最後に、大人が子どもの命を救ったという話です。 また、ポーランドと日本に関わる話です。
ことし、10月に坂城町とポーランドのツェレスティヌフ郡と友好協定を締結する予定になっており、ポーランドへお邪魔する予定になっている関係もありますので、以下お聞きください。
新型コロナの流行する前でしたが、ポーランドのワルシャワで日本語学校を経営されておられる、坂本龍太郎さん経由で、ツェレスティヌフという郡のウィトルド・クウィトフスキーさんという郡長さんから、坂城町との間で「パートナーシップ協定」を結びませんかと言う申し入れをいただきました。
坂城町では10数年前から、ワルシャワ日本語学校の生徒さんのサマープログラムとして、ホームステイの皆さんを受け入れていました。
この学生さんたちはわずか2~3年日本語を勉強しただけなのですが、皆さん素晴らしい日本語を話しますし日本の文化、歴史など大変詳しい方々で、大の親日家です。

## 提供データ
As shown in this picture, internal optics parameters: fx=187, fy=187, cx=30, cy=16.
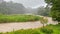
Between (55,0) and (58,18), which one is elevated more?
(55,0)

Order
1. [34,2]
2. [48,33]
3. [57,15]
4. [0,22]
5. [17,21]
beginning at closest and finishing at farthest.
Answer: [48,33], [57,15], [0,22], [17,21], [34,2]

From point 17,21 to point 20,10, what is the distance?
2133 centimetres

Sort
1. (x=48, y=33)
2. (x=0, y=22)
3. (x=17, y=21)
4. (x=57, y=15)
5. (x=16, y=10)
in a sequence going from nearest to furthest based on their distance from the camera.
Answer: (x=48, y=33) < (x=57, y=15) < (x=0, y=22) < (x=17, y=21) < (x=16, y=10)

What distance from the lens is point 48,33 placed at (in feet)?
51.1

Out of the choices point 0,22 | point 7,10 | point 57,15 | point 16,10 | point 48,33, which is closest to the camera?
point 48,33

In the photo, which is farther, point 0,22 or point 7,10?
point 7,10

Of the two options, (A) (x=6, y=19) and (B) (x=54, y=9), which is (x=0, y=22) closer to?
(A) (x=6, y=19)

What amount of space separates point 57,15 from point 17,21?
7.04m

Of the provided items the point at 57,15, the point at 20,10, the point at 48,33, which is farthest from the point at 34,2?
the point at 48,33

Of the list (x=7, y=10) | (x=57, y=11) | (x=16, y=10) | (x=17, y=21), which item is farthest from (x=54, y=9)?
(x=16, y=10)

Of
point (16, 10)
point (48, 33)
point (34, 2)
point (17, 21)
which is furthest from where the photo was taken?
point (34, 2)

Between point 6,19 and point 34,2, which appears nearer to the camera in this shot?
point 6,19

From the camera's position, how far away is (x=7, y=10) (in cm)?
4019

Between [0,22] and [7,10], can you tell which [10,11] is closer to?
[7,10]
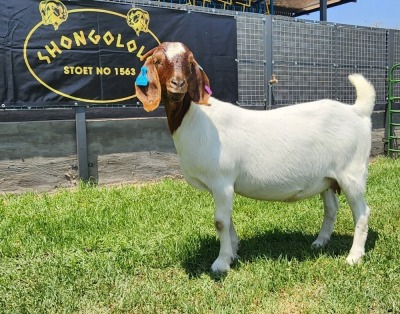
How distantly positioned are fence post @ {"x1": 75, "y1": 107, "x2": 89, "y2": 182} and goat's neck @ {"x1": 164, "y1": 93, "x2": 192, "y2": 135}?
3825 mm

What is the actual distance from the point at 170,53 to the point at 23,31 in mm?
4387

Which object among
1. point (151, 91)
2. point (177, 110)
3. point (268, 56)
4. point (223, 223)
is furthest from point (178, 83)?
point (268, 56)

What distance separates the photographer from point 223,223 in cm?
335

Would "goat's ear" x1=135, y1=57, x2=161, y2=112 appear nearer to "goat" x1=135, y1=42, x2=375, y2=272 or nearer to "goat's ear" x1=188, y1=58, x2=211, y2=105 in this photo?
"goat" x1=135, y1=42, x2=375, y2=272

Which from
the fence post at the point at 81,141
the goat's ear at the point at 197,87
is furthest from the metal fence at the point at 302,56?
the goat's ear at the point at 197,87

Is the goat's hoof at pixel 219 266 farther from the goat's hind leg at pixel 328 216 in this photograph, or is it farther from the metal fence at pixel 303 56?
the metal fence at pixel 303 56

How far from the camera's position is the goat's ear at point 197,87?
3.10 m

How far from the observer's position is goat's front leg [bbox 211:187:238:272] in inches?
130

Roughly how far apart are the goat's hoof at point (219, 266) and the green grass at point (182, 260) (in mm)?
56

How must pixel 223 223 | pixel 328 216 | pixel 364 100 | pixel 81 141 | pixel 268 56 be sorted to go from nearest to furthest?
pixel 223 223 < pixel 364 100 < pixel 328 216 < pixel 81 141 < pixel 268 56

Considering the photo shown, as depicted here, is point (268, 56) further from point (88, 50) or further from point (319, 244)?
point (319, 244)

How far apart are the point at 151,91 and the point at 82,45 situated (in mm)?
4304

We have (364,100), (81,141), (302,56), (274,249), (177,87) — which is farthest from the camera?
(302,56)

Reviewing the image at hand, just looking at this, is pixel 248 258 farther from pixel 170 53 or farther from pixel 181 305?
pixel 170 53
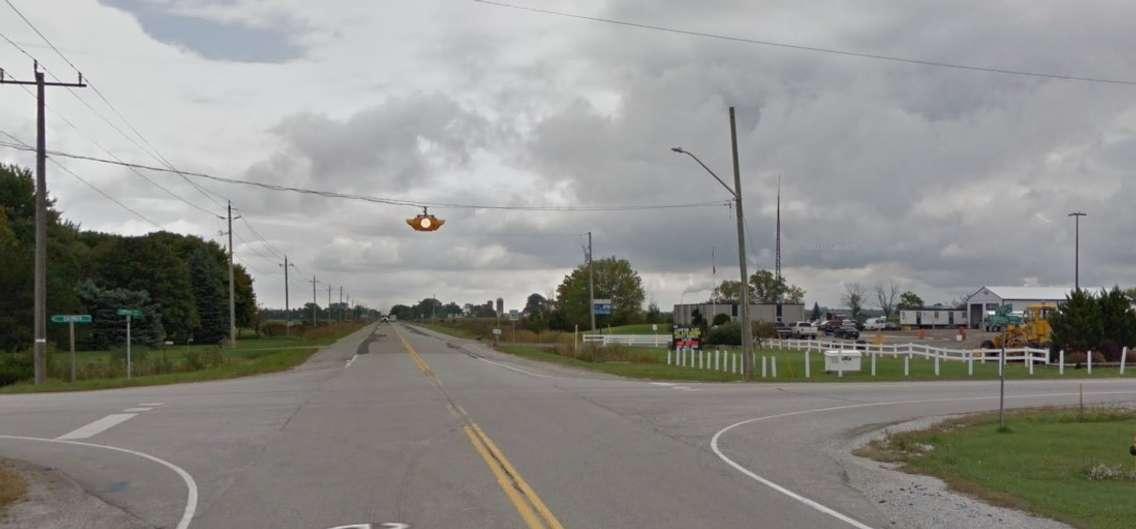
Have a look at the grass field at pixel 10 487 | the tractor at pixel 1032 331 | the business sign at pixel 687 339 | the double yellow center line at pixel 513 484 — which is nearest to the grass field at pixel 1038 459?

## 内容の活用
• A. 坂城町とポーランドの交流の話に照らして、次の(i)〜(iii)は内容と合っていますか。それぞれ「はい」か「いいえ」で答え、判断の根拠となる本文の語句をそのまま引用してください。
(i) 坂城町とツェレスティヌフ郡の友好協定は、10月に締結される予定である。
(ii) パートナーシップ協定の申し入れは、新型コロナの流行が始まった後に届いた。
(iii) ワルシャワ日本語学校の生徒は、5年以上日本語を学んでいる。
• B. 坂城町とポーランドの交流の話に出てくる地名（国・都市・町・郡の名）は何ですか。重複なくすべて挙げてください。
• C. 坂城町とポーランドの交流の話を、最後の文に続けて書き進めてください。
リストの内容はここでは使いません。

## 解答例
• A.
(i) はい。「10月に坂城町とポーランドのツェレスティヌフ郡と友好協定を締結する予定になっており」
(ii) いいえ。「新型コロナの流行する前でしたが」
(iii) いいえ。「わずか2~3年日本語を勉強しただけなのですが」

• B. ポーランド、日本、坂城町、ツェレスティヌフ郡、ワルシャワ

• C.
これからお話しするのは、日本ではほとんど知られていない近現代史の秘話、「シベリアにいたポーランド孤児を日本が救った。」と言う物語です。
これは、約100年前の1918年(大正7)から始まった当時の日本陸軍による「シベリア出兵」最中の出来事です。
まず、なぜシベリアにポーランド人がいたのだろうかということですが、ポーランドは、ロシア・ドイツ・オーストリアという強大な隣国に分割され続け、ナポレオン戦争後のウィーン会議(1814~15年)で形式上独立するも、ロシア皇帝が君臨するという実質上のロシア領であり続けたわけですが、ポーランド人は決して屈することはありませんでした。
19世紀、ポーランド人は真の独立を勝ち取るべく二度にわたって帝政ロシアに対して独立戦争を挑みました。しかし、蜂起は鎮圧され、さらに蜂起に立ち上がった多くのポーランド人は政治犯としてシベリアに強制的に送られました。
その後、第一次世界大戦で戦場となったポーランドの人々がシベリアに逃れ、シベリアのポーランド人は15万人から20万人に膨れ上がりました。そんな最中の1917年にロシア革命が起き、翌年1918年に第一次世界大戦が終結してようやくポーランドは独立を回復します。
しかしながら、シベリアのポーランド人は、ロシアの内戦で祖国への帰還が困難となり、それどころか生活は困窮を極め、餓死者などが続出したのだった。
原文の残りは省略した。